[Dataset entries]
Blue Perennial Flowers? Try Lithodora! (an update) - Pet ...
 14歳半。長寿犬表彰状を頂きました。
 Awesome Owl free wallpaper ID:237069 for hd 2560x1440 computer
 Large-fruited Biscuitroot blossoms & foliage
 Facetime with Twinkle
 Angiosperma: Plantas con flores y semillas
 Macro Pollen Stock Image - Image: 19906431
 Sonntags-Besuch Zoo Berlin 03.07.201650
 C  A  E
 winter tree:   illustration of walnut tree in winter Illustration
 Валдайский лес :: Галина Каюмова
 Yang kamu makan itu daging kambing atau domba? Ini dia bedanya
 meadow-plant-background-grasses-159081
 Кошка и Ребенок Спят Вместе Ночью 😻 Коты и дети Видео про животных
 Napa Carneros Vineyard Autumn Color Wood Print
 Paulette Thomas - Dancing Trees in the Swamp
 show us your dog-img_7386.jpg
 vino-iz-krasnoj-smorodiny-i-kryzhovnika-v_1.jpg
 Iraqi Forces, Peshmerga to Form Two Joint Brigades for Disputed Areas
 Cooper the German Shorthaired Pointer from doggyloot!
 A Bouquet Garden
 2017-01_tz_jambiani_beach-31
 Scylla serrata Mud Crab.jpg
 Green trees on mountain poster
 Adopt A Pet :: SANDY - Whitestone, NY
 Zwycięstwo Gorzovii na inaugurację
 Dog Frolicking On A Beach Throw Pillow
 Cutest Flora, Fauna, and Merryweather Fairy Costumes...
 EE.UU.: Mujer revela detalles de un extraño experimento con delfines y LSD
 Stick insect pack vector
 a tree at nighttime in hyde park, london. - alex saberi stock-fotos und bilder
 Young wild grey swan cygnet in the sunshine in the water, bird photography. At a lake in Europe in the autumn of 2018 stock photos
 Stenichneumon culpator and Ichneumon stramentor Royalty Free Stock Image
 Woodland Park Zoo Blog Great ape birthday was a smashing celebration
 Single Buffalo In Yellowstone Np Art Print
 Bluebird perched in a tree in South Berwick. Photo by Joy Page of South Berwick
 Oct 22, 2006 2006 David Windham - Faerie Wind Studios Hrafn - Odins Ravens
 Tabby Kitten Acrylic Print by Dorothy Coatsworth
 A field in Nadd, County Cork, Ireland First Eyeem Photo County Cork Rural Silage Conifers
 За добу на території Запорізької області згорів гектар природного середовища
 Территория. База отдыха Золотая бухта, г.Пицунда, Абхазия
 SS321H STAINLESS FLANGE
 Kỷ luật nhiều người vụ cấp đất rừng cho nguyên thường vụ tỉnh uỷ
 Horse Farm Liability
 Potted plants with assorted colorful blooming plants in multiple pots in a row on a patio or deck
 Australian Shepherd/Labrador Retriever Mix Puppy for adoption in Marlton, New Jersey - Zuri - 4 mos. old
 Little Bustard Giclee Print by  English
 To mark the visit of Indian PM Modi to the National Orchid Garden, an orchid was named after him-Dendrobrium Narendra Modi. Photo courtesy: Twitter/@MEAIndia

• WHAT IS NEEDED
Using the records above, determine how many lines hold the word "Image", and answer with that figure only.

• TASK RESPONSE
2